Oct 31
aside
Want $50,000?
homework
discuss ; make sure Bayse Thm is clear.
where we are
Talking about Machine Learning
- general ides, but not every math detail in the text
- two particular examples to focus on
I've asked you to read
- chap 13, on probability and Bayes Theorem
- chap 18, on the basic notions of Machine Learning
- agent algorithm
- decision trees
- regression analysis
- neural networks
- chap 20, on probabilistic learning
- Naive Bayes models
- ... and lots more complicated versions
The text goes into much more detail of the math
and variations on models than we will.

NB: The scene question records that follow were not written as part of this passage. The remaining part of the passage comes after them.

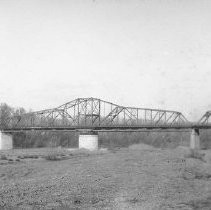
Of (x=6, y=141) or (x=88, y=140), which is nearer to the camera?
(x=88, y=140)

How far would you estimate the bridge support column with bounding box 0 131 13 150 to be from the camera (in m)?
93.4

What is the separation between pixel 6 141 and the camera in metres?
96.2

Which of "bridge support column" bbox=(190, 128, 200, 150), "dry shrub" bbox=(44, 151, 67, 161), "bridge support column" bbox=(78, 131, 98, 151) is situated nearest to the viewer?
"dry shrub" bbox=(44, 151, 67, 161)

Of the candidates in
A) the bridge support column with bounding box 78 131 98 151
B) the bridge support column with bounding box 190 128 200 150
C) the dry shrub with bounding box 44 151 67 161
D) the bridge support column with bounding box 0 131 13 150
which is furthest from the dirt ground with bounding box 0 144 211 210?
the bridge support column with bounding box 0 131 13 150

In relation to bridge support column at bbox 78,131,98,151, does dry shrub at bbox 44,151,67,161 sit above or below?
below

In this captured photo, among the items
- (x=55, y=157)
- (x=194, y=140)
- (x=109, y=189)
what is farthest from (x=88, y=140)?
(x=109, y=189)

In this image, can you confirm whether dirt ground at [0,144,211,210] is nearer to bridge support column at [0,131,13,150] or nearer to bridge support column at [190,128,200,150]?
bridge support column at [190,128,200,150]

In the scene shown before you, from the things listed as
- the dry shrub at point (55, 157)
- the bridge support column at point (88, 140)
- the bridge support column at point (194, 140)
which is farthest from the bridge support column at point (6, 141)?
the bridge support column at point (194, 140)

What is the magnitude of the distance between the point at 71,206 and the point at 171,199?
589 cm

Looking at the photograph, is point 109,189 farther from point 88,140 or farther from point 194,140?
point 88,140

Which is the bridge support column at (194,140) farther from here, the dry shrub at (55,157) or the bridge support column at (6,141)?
the bridge support column at (6,141)

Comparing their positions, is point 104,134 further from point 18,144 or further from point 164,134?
point 18,144

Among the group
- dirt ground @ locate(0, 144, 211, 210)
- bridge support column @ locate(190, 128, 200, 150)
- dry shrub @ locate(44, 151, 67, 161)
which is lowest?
dry shrub @ locate(44, 151, 67, 161)

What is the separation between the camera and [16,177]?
31453 millimetres
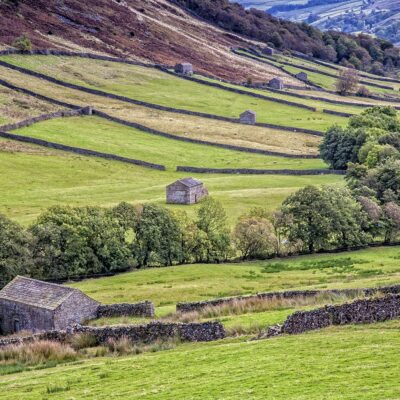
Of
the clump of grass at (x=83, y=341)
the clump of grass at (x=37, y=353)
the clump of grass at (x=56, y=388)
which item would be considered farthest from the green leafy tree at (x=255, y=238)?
the clump of grass at (x=56, y=388)

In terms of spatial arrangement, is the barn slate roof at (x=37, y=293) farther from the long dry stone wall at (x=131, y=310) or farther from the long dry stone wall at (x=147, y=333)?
the long dry stone wall at (x=147, y=333)

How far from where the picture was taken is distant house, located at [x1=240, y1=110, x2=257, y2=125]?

Focus
on the two examples, and use sources outside
the text to get the gist as needed.
We're going to do Naive Bayes first, moving on to neural nets soon.
So: hit the books and resources.
spam classification
This is the archetypal Baysian learning system.
Walk through the algorithm with my email example.
(Though I haven't uploaded my raw data, for
privacy reasons.)
Other resources :
Walk through NLP-NaiveBayes.pdf .
Look at my code (perl; sorry; old code) from
my email, and discuss how the gist of it works.
I have not uploaded the 1/2 Gig of my email and spam messages
for privacy and space reasons, though I may show the format
of these files and folders in class.
I also have a
bayes.lisp example that may
(or may not be helpful.)
Your assignment for next week - start and we can discuss Thu:
- find and/or invent some text documents to classify
- ... or get the numbers from the UCI spambase if that seems like too much work
- write some lisp or python code to implement this algorithm.
- remember that counting is done with hashes or dictionaries